如何检查整数或字符串，以及是否再次询问[Java]

Question

There are a bunch of threads throughout the internet on this but I can't make heads or tails of any of them.

As an assignment for an intro to Java course we have been tasked with making a handful of different programs, we were then given them back and told to make them idiot proof.

So for example, we have to use a program to determine what day of the week a random day of any random year will be, (ie Jan 1 2013 being a Tuesday)

I prompt for three things, Day, Year and Month, I want to make it so that if Day is contains a letter it sends back Invalid and prompts again.

Right now I have it set so that if day is an integer less than one or greater than 31 it asks again, so I don't have a problem with the range, just the NFE.

I have heard that I should use a

 Try
    {
    //...
    }
    catch{NumberFormatExcept nFE}

but I have no idea how to use that to re-prompt for what I an looking for

Here is a snippet of my code so far

             System.out.print("Enter the day of the month (1-31): ");
             int d = UserInput.nextInt();

            do
            {
                if(d < 1 || d > 31)
                {
                    System.out.print("That day is invalid, please enter a day between 1 and 31");
                    d = UserInput.nextInt();
                }
            }while(d < 1 || d > 31);

I tried making da string and using Integer.parseInt(); but that would just parse a into 1, I want to so something like if d.hasNextInt(); continue, but if it hasNextString() reprompt.

AKA

    String d;
    d = UserInput.nextLine();
    int dVar = Integer.parseInt(d);

I can't just throw an exception because the objective is to not crash but just prompt again.

Answer 1

Consider creating a method for reading in a valid integer. Pass this method the valid integer range. The method would attempt to read the value once and validate. If the method fails, return null , if it passes return the Integer . Call this method in a do-while loop until you get a non-null Integer .

Answer 2

It looks like you are using Scanner to get input. (By the way, in Java, it is conventional for variables to start with lower-case letters).

If that's the case, if you attempt to scan an int when there isn't one in the input, an InputMismatchException will be thrown. You avoid this by testing whether this will happen before you try to read the int .

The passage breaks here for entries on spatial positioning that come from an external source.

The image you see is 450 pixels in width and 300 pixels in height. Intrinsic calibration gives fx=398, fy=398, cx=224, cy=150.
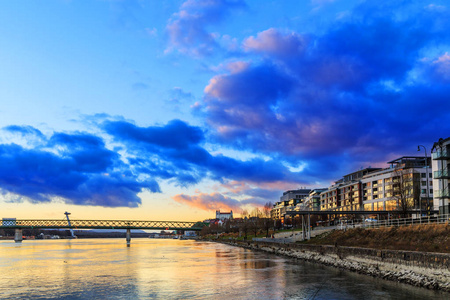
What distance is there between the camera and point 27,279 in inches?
1972

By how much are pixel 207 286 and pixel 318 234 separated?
6003 centimetres

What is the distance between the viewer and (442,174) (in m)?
78.4

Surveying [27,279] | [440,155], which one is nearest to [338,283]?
[27,279]

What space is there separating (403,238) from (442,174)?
98.8ft

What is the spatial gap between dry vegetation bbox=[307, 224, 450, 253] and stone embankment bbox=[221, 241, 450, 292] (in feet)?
13.6

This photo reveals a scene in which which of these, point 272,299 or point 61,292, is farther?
point 61,292

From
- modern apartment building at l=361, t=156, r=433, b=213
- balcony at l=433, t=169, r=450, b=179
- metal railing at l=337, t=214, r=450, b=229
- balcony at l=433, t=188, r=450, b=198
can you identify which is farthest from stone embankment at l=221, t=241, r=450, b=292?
modern apartment building at l=361, t=156, r=433, b=213

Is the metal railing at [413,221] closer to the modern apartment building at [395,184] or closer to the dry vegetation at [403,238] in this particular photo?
the dry vegetation at [403,238]

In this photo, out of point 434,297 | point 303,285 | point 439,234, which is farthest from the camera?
point 439,234

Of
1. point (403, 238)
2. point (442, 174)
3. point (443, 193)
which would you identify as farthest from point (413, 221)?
point (442, 174)

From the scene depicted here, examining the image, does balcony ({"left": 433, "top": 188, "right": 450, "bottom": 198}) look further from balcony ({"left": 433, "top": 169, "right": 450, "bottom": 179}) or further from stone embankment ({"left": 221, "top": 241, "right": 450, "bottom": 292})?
stone embankment ({"left": 221, "top": 241, "right": 450, "bottom": 292})

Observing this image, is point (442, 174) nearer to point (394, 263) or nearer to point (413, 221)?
point (413, 221)

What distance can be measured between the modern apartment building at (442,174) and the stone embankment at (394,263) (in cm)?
2915

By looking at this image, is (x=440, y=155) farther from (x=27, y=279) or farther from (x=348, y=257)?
(x=27, y=279)
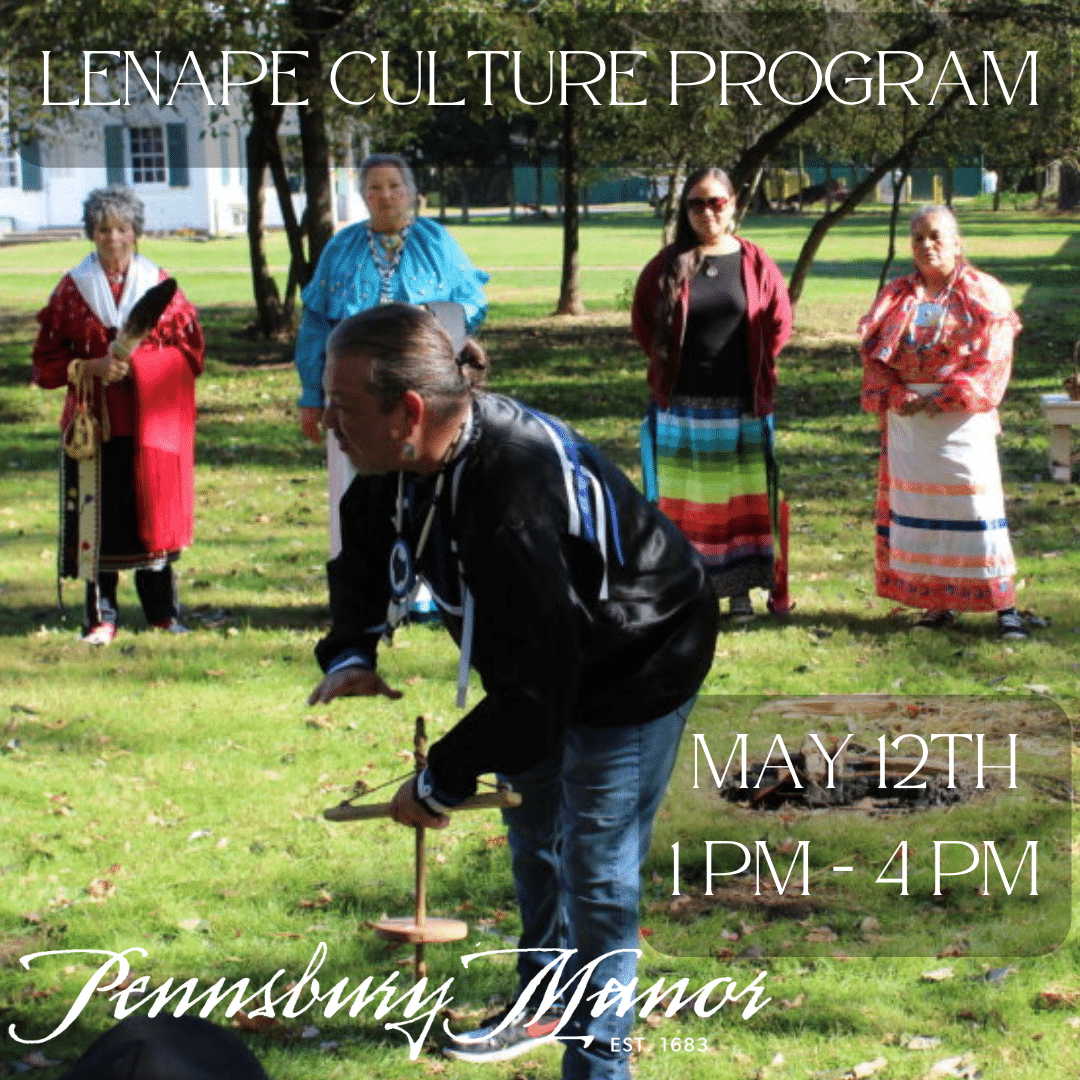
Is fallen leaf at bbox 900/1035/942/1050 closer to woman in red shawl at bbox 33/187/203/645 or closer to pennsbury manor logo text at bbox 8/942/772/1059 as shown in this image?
pennsbury manor logo text at bbox 8/942/772/1059

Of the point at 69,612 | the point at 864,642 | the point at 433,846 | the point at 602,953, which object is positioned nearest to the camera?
the point at 602,953

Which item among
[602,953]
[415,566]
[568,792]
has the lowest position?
[602,953]

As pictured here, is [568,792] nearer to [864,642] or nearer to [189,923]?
[189,923]

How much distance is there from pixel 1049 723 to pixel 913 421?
1.75 meters

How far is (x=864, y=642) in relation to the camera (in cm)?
829

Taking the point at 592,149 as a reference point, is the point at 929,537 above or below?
below

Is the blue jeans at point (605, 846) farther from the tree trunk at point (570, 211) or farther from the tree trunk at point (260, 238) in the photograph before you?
the tree trunk at point (570, 211)

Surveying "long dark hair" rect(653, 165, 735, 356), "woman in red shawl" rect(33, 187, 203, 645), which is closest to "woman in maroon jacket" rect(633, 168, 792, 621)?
"long dark hair" rect(653, 165, 735, 356)

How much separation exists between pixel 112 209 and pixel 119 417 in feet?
3.14

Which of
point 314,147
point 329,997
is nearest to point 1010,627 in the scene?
point 329,997

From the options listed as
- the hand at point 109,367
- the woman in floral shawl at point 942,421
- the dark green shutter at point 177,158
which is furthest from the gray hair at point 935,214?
the dark green shutter at point 177,158

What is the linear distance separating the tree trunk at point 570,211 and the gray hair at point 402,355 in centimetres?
1903

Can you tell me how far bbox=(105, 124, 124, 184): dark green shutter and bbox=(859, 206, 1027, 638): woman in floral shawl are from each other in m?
40.5

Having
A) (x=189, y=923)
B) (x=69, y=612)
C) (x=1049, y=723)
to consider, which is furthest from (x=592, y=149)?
(x=189, y=923)
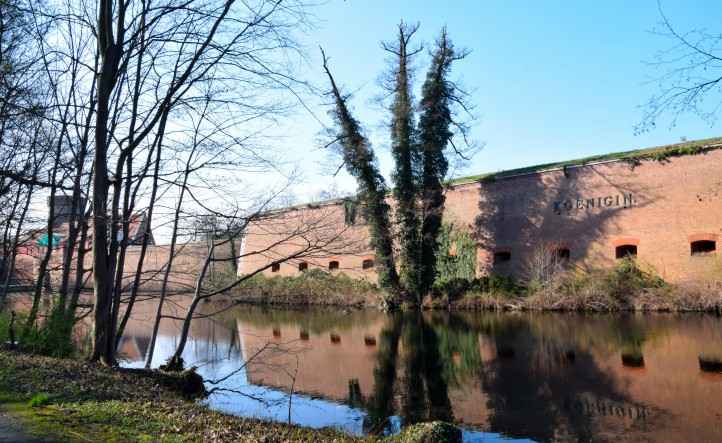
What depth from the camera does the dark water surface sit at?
266 inches

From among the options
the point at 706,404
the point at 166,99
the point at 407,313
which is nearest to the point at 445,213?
the point at 407,313

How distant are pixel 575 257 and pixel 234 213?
15069 millimetres

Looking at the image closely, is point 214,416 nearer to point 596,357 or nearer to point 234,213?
point 234,213

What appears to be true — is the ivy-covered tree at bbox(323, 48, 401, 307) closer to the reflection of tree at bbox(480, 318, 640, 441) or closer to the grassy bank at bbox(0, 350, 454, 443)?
the reflection of tree at bbox(480, 318, 640, 441)

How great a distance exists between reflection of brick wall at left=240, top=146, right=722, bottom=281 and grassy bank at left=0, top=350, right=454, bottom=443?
389 inches

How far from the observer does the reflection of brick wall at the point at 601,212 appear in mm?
17047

So, think about a loop structure like this:

int d = 0;
while (true) {
  if (/* The input isn't an integer */) {
    /* Tell the user. */
    continue;
  }
  d = input.nextInt();
  if (/* The input is out of range */) {
    /* Tell the user. */
    continue;
  }
  ...
  /* When you've completed all of your tests and everything is okay, break. */
  break;
}

By the way, many months don't have 31 days.

Answer 3

First off, you really shouldn't use exceptions for input validations. Exceptions are for exceptional conditions ; things you don't expect to happen. Josh Bloch outlines this specifically in his excellent book Effective Java

As for your code, I would suggest using the hasNextInt() method combined with getting the input as an int and checking for the range you require as you've actually stated in your question.

int d = 0;

while (d < 1 || d > 31)
{
    System.out.print("Enter the day of the month (1-31): ");
    if (userInput.hasNextInt())
    {
        int d = userInput.nextInt();

    }
    else
    {
        String s = userInput.next();
    }

    if(d < 1 || d > 31)
    {
        System.out.print("That day is invalid - ");
    }    

}

Answer 4

Are you familiar with the behavior of a try-catch statement?

try
{
   //do something that may throw an exception you can handle
}
catch(Exception ex)
{
   //If we enter this block, an exception was thrown from the try block's code

   //If you cannot fully handle the exception, you can rethrow it
   throw ex;
}
finally
{
   //This code ALWAYS executes, unless the program is aborted from outside its scope
}

You can use this inside some other loop, allowing you to define behavior based on whether an exception was thrown. This code is in C#; it is syntactically very close to Java but I'm a little light on Java's libraries so substitute proper class names/method calls as necessary:

int day = 0;
while(true) //we will manually break out of the loop once the user enters a valid value
   {
      try
      {
        //Ask user for input
        string input = Console.ReadLine();
        day = Int32.Parse(input); //this will throw an exception if input is not numeric

        //You can throw your own exception within a try block too
        if (day < 1 || day > 31) throw new Exception("Date not within proper bounds");

        break; //if the parse worked and the value passed the validation, end the loop.
      }
      catch(Exception ex) //You can catch something more specific
      {
        //The parse failed; tell the user that they screwed up, and how
        Console.WriteLine("Invalid entry: " + ex.Message);
        //skip the rest of the loop's code and start a new iteration of the loop
        continue; 
      }
   }

The behavior of this construct is that while the user keeps entering values that cannot be turned into a number between 1 and 31, exceptions will be thrown, caught, and used to perpetuate the loop. As soon as the user enters something you can work with, execution flow will move past this loop to whatever is next.